Ano novo, Rubrica Nova! Assim, este cantinho blogosférico dá início à rubrica "Filme da Semana", espaço, como o nome indica, em que irá ser proposto e analisado um filme por semana. Aceitam-se sugestões!
Good Bye, Lenin! (2003)
Para começar, decidi avançar para um filme alemão - Good Bye, Lenin! de Wolfgang Becker - talvez um título menos conhecido do público português, apesar de ter tido algum sucesso e uma boa recepção por parte da crítica a nível mundial. Aliás o cinema europeu, tirando alguns filmes franceses, tende a passar despercebido por cá.
Neste cenário, o jovem Alex (Daniel Bruhl) participa num protesto contra os comunistas e é preso. Tal acontecimento provoca um ataque cardíaco na sua mãe (Katrine Sab), uma acérrima defensora do regime, atirando-a para um coma profundo. Durante este seu estado, dá-se a queda do muro de Berlim e a Alemanha é reunificada.
Contra todas as probabilidades, a mãe acorda do seu sono profundo.

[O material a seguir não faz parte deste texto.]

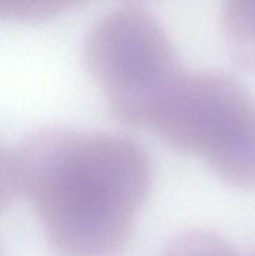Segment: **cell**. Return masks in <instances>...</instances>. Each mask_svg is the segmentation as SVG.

Apesar de se encontrar num estado débil e amnésico, tem consciência. Com receio de novo ataque cardíaco, Alex tenta encobrir o facto do regime comunista ter caído e da Alemanha ser agora una. Algo extremamente complicado, uma vez que muitos dos produtos que existiam deixaram de ser produzidos, a rede de televisão passou a ser a ocidental e marcas conotadas com o capitalismo começaram a aparecer na parte leste, como por exemplo, a Coca-Cola.
É um filme dramático, emotivo, mas com momentos cómicos. É uma viagem interessante à Alemanha de Leste logo após a queda do muro de Berlim. De um momento para o outro, e de uma forma acelerada, este país passou do Comunismo para o Capitalismo.
Fun Fact: O argumento do filme é vagamente inspirado nos dois últimos anos de Lenin, que vivia num ambiente controlado, tal como a mãe do filme. Com a justificação de salvaguardar a saúde de Lenin, evitando que este contactasse com notícias sobre eventos que lhe podiam causar demasiada excitação, Stalin mandou criar uma edição alternativa do jornal fornecida a Lenin, onde todos os factos "sensíveis" eram simplesmente censurados.